Task instructions:
a: Retype the passage of the battery-drain thread that opens with the words containing "I have the same" and closes with "Maybe something else.", character for character.
b: In the entries, take the part that opens with the line containing "How far is point" and runs through the last entry. Return only that part, with "Considering" changed to "Given" and nothing else altered.

# 5D Mark 4 battery drain and meter timeout?



## arthurbikemad (Jul 7, 2017)

Hi to all, quick question for the collective on here, got my 5D4 out the bag this afternoon after firing off a few shots early in the morning with two fresh batteries installed in the grip only to find it was red HOT and both batteries fully discharged, it would seem checking the images a shot was fired and I'm guessing the meter continued to run until it was flat after I zipped up the bag, I tested the theory quickly in that the meter does run on after the one min timeout that is pre set in the standby menu and the 8 sec meter timer menu when the shutter or back button focus is half pressed, I don't recall if the Mk3 timer runs the whole time the shutter or BBF buttons is half pressed past the timeout or if it shuts off and waits for you to release the button first, my Mk3 is boxed up ready to sell so can't test it to see if it does the same, however I have never known any Canon body be red hot after being left in the bag with a button or two perhaps squashed against the bag liner? I would hope that Canon see such an oversight as a possible error, I.e why would the meter run for so long past the timeouts in an error state like this? Or am I just being slack by not turning it fully off, but then it's easy to just throw the camera back in the bag or under a coat and forget to turn it fully off each time, I also wonder if it could get hot enough to present a fire hazard? Makes you wonder....given mine was TOAST!


----------



## Labdoc (Jul 7, 2017)

I have the same setup. Leave mine on for 1 to 2 hours at a time depending on what I'm shooting, never had that happen. However, I don't put the camera in a situation where buttons could be pushed without shutting it off. 

A lot lot things could have happened. The camera was metering and trying to focus the whole time, a button combination was pushed that essentially created a power demand situation, the grip was loose or something could be wrong with the camera, the batteries or the grip. Maybe something else.

I'd try to turn it off before stowing it away and see if it happens again, then go from there. I had a loose grip once and the camera started doing strange things, took a little while to figure out but was easy to fix.

Dataset entries:

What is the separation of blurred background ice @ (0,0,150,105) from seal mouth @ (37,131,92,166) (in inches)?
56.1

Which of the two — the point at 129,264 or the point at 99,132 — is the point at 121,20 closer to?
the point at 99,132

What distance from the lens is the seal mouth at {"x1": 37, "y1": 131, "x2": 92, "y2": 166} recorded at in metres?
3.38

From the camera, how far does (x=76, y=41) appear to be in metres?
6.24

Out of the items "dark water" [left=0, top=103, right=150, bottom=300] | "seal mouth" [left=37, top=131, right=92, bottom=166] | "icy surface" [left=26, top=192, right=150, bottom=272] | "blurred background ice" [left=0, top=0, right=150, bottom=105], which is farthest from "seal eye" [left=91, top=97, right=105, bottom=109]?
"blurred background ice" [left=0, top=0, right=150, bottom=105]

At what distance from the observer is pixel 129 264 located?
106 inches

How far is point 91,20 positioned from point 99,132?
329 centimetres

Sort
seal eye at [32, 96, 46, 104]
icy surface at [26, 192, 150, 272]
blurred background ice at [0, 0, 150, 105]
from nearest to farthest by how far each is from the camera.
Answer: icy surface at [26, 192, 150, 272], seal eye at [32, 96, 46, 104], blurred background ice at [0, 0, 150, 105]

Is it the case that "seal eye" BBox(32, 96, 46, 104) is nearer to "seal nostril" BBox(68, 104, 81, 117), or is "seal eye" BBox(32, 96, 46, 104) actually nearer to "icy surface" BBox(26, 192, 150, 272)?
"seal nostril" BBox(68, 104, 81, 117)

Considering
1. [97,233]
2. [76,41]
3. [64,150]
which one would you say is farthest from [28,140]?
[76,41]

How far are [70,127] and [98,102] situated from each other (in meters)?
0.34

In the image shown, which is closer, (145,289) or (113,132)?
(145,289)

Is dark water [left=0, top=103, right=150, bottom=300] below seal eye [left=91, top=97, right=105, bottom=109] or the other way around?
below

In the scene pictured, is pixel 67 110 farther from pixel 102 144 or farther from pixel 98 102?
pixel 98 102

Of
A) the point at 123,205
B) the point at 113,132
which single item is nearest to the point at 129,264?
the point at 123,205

Answers by task:
a:
I have the same setup. Leave mine on for 1 to 2 hours at a time depending on what I'm shooting, never had that happen. However, I don't put the camera in a situation where buttons could be pushed without shutting it off. 

A lot lot things could have happened. The camera was metering and trying to focus the whole time, a button combination was pushed that essentially created a power demand situation, the grip was loose or something could be wrong with the camera, the batteries or the grip. Maybe something else.

b:
How far is point 91,20 positioned from point 99,132?
329 centimetres

Sort
seal eye at [32, 96, 46, 104]
icy surface at [26, 192, 150, 272]
blurred background ice at [0, 0, 150, 105]
from nearest to farthest by how far each is from the camera.
Answer: icy surface at [26, 192, 150, 272], seal eye at [32, 96, 46, 104], blurred background ice at [0, 0, 150, 105]

Is it the case that "seal eye" BBox(32, 96, 46, 104) is nearer to "seal nostril" BBox(68, 104, 81, 117), or is "seal eye" BBox(32, 96, 46, 104) actually nearer to "icy surface" BBox(26, 192, 150, 272)?
"seal nostril" BBox(68, 104, 81, 117)

Given
1. [97,233]
2. [76,41]
3. [64,150]
which one would you say is farthest from [28,140]?
[76,41]

How far are [70,127] and [98,102] situated from each other (in meters)?
0.34

In the image shown, which is closer, (145,289) or (113,132)?
(145,289)

Is dark water [left=0, top=103, right=150, bottom=300] below seal eye [left=91, top=97, right=105, bottom=109] or the other way around?
below

In the scene pictured, is pixel 67 110 farther from pixel 102 144 or farther from pixel 98 102?
pixel 98 102

Of
A) the point at 123,205
B) the point at 113,132
which single item is nearest to the point at 129,264?
the point at 123,205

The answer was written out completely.